PART 53

907 67 19
                                    

"Here we go again..."

🌃


Suara hentakan terdengar menggema keseluruh ruangan saat sebuah koran terlempar, si empu pelempar bahkan mengumpat keras setelah membaca berita utama di koran tersebut. Minggu pagi yang seharusnya berlalu seperti biasa kini berubah menjadi kacau dengan beredarnya berita di halaman pertama koran tersebut.

Pak Budi menatap tajam lipatan kertas kusam yang baru saja ia lemparkan ke pojok ruang kerjanya. Koran lokal yang beredar di pagi ini membawa informasi busuk mengenai seorang kepala sekolah salah satu SMA Negeri yang di duga melakukan tindakan korupsi besar dari dana pembangunan sekolah sebagai berita utamanya. Ya kepala sekolah dalam berita itu adalah dirinya!

Pria itu memijat pelipisnya untuk menenangkan diri, sebab rasanya sedari tadi ia ingin sekali membunuh wartawan yang berhasil menerbitkan informasi tentangnya. Beruntung ia cepat mengetahui berita itu dan dapat segera memerintahkan beberapa orang untuk mengurangi pengedaran koran pagi ini, jika tidak bisa-bisa tindakannya langsung tercium oleh pihak berwajib.

Pak Budi mengakuinya, rencana utamanya memang adalah untuk mengambil keuntungan dari dana pembangunan yang dikeluarkan pemerintah, tentunya dengan perhitungan yang matang sehingga terlihat tak kasat mata.

Dengan gerakan yang tampak kalut, Pak Budi mengedarkan pandangannya keseluruh permukaan meja hingga lemari di hadapannya. Belakangan ini pria itu selalu lupa dimana ia menaruh ponsel keduanya, dan setelah pencarian singkat ponsel itupun ditemukan di dalam laci. Segera Pak Budi menekan nomor kontak Prima untuk menghubunginya.

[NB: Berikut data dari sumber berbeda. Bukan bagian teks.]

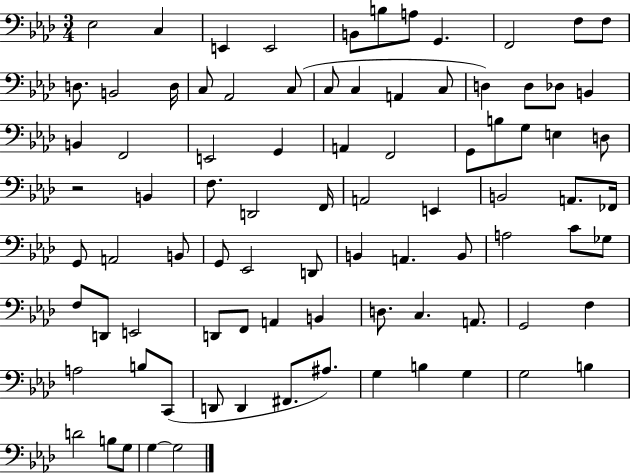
X:1
T:Untitled
M:3/4
L:1/4
K:Ab
_E,2 C, E,, E,,2 B,,/2 B,/2 A,/2 G,, F,,2 F,/2 F,/2 D,/2 B,,2 D,/4 C,/2 _A,,2 C,/2 C,/2 C, A,, C,/2 D, D,/2 _D,/2 B,, B,, F,,2 E,,2 G,, A,, F,,2 G,,/2 B,/2 G,/2 E, D,/2 z2 B,, F,/2 D,,2 F,,/4 A,,2 E,, B,,2 A,,/2 _F,,/4 G,,/2 A,,2 B,,/2 G,,/2 _E,,2 D,,/2 B,, A,, B,,/2 A,2 C/2 _G,/2 F,/2 D,,/2 E,,2 D,,/2 F,,/2 A,, B,, D,/2 C, A,,/2 G,,2 F, A,2 B,/2 C,,/2 D,,/2 D,, ^F,,/2 ^A,/2 G, B, G, G,2 B, D2 B,/2 G,/2 G, G,2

Alih-alih duduk di kursinya, Pak Budi kembali mulai melangkah dengan gusar menunggu sambungannya diangkat. Dan dalam beberapa detik berikutnya barulah suara serak milik Prima terdengar.

Pak Budi menghela nafas singkat sebelum berbicara, "Tidak bisakah panggilan saya diangkat lebih cepat? Berita—"

"AH BRENGSEK!!" Tahu-tahu Prima mengumpat diseberang sana, jeda sesaat tercipta sebab Pak Budi pun mengernyit, "Saya tahu tentang berita itu, bahkan saya sudah semalaman berusaha menghack situs web yang menerbitkannya agar semua artikel tentang itu dihapus. Setidaknya hargai saya belum istirahat sama sekali ini!"

Jawaban penuh kekesalan Prima itu malah semakin membuat Pak Budi frustasi. Ia tak dapat lagi membayangkan bagaimana cepatnya berita itu menyebar saat melalui media internet. Berita sialan ini benar-benar menyusahkan. "Akhh bisa-bisanya hal ini bocor."

"Menurutmu siapa lagi pelakunya?" Sahutan Prima itu membuat Pak Budi seketika mengatupkan rahangnya keras. Satu nama melintas di benak pria itu, telapak tangannya langsung mengepal mengingat seorang anak yang paling mungkin merupakan dalang dibalik semua ini, Ghara.

"Lanjutkan pekerjaanmu, anak itu benar-benar ingin mati." ujar Pak Budi sebelum menurunkan ponsel yang sebelumnya ia tempelkan di telinga.

"Hei! Tidak bisakah memerintahkan anak buahmu dulu untuk membantu saya me-report berita ini?!"

Pak Budi tak lagi mendengarkan sahutan pria diseberang sana itu dan segera menutup sambungan telepon. Benar-benar tidak mempedulikan Prima yang lagi-lagi mengumpat kesal terhadap jawabannya yang terkesan sangat acuh. Tak terpikirkan sedikit pun oleh Pak Budi bahwa Prima tengah merasa sangat stress sebab kepalanya hampir pecah setelah semalaman berada didepan komputer.